Working with newly accessible and rarely used primary sources, he describes and analyzes the polarizing figure. The major themes of Taylor’s career, how to prepare the armed forces for global threats and localized conflicts and how to devise sound strategy and policy for a full spectrum of threats, remain timely and the concerns he raised about the nature of the national security apparatus have not been resolved.
“The first scholarly study of one of the Cold War’s most important military strategists. Trauschweizer’s painstaking research reveals Taylor’s vital role in the post–World War II development of the US Army, national military policy, and the Vietnam War,” says Brian McAllister Linn, author of Elvis’s Army: Cold War GIs and the Atomic Battlefield.
Trauschweizer’s research focuses on strategy and policy, military institutions, civil-military relations, and the significance of war in American and European history and culture.

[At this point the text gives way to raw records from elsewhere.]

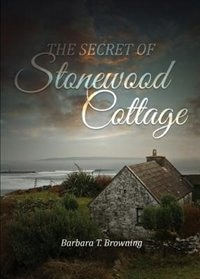 The Secret of Stonewood Cottage - Second Edition by Barbara T. Browning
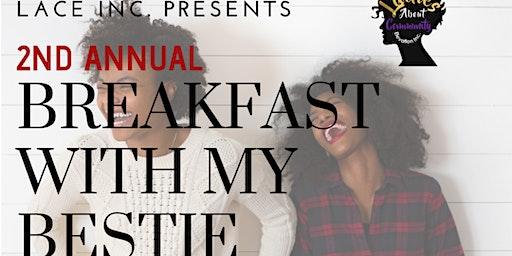 2nd Annual Breakfast with My Bestie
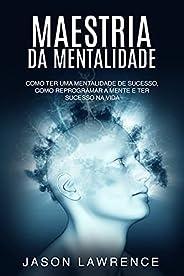 Maestria Da Mentalidade: Como Ter Uma Mentalidade De Sucesso, Como Reprogramar A Mente E Ter Sucesso Na Vida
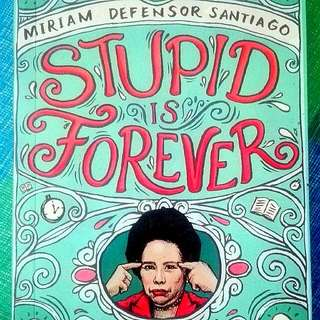 Stupid Is Forever Book 1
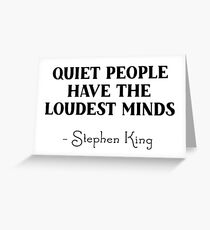 Stephen King - Quiet people have the loudest minds Greeting Card
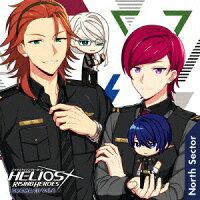 『HELIOS Rising Heroes』ドラマCD Vol.4-North Sector- 豪華盤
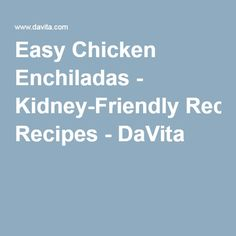 Want to serve up a south-of-the-border, kidney-friendly treat? DaVita dietitian Julie from North Carolina comes to the rescue. Her Easy Chicken Enchiladas live up to their name and taste muy bueno. Make dinnertime a fiesta with Easy Chicken Enchiladas. Davita Recipes, Kidney Recipes, Diet Recipes, Diabetes Recipes, Bread Recipes, Recipies, Healthy Kidney Diet, Kidney Foods, Kidney Health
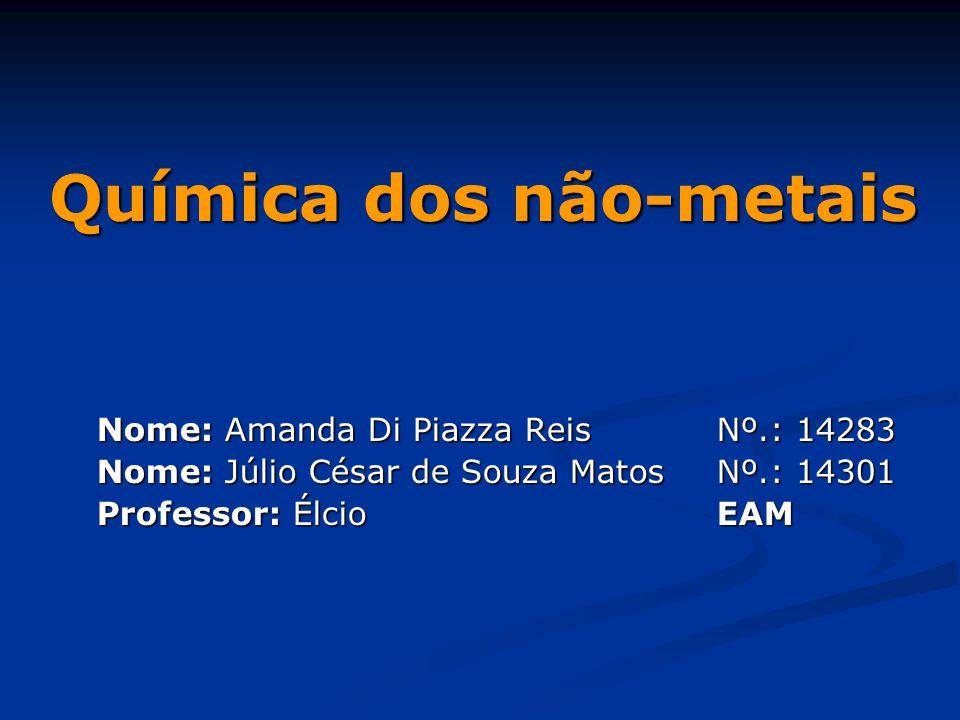 Química dos não-metais Nome: Amanda Di Piazza Reis Nº.: 14283 Nome: Júlio César de Souza Matos Nº.: 14301 Professor: ÉlcioEAM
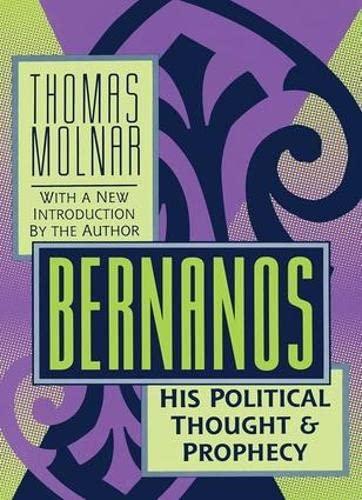 Bernanos: His Political Thought and Prophecy: Molnar, Thomas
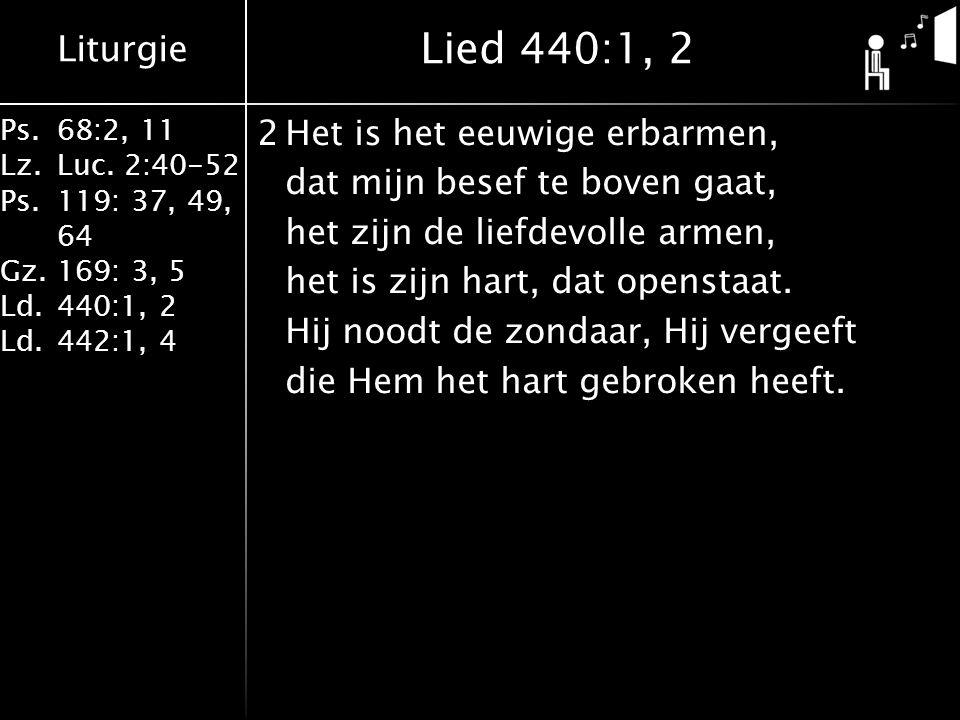 Liturgie Ps.68:2, 11 Lz.Luc. 2:40-52 Ps.119: 37, 49, 64 Gz.169: 3, 5 Ld.440:1, 2 Ld.442:1, 4 2Het is het eeuwige erbarmen, dat mijn besef te boven gaa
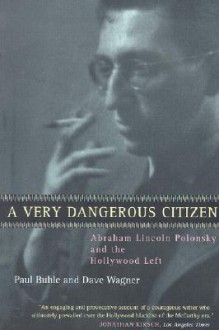 A Very Dangerous Citizen: Abraham Lincoln Polonsky and the Hollywood Left - Paul Buhle, Dave Wagner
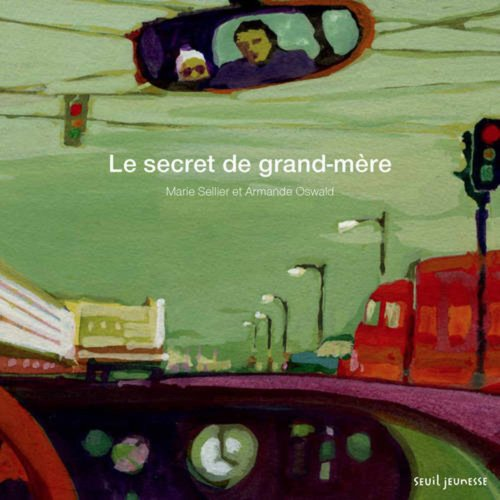 Le Secret De Grand-Mère: Marie Sellier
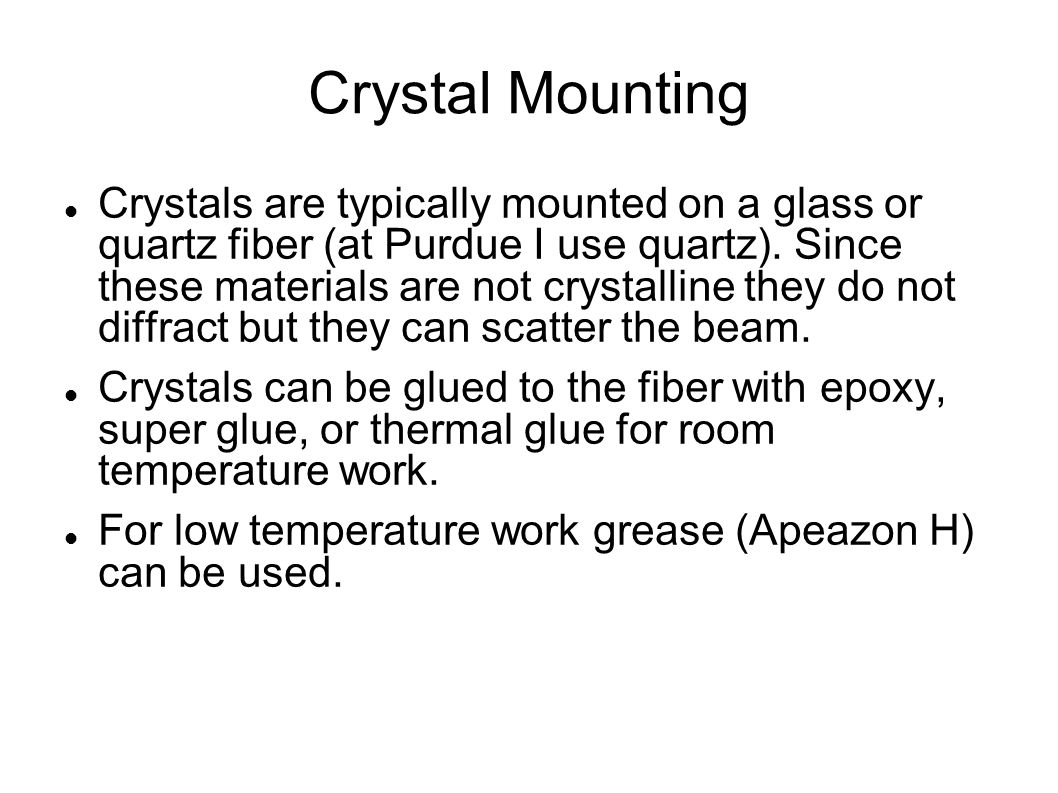 Crystal Mounting Crystals are typically mounted on a glass or quartz fiber (at Purdue I use quartz).
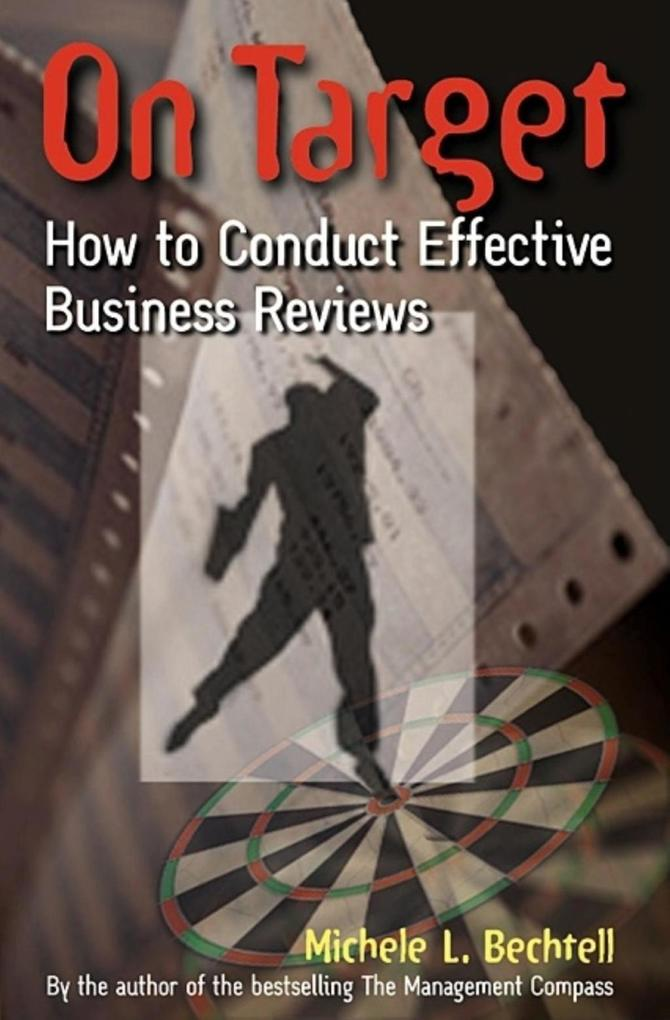 On Target: How to Conduct Effective Business Reviews als Buch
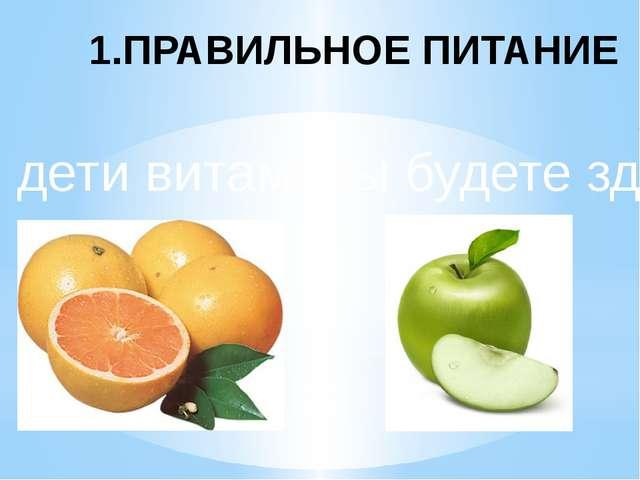 Ешьте дети витамины будете здоровы 1.ПРАВИЛЬНОЕ ПИТАНИЕ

His first book, The Cold War US Army: Building Deterrence for Limited War, won the Society for Military History’s Distinguished Book Prize. With fellow OHIO history professor Dr. Steven Miner, he co-edited Failed States and Fragile Societies (2014) for Ohio University Press. Trauschweizer has published widely in professional journals and essay collections on Cold War history, militarism, and ways of war. He also edits the book series War and Society in North America with Dr. David J. Ulbrich for Ohio University Press.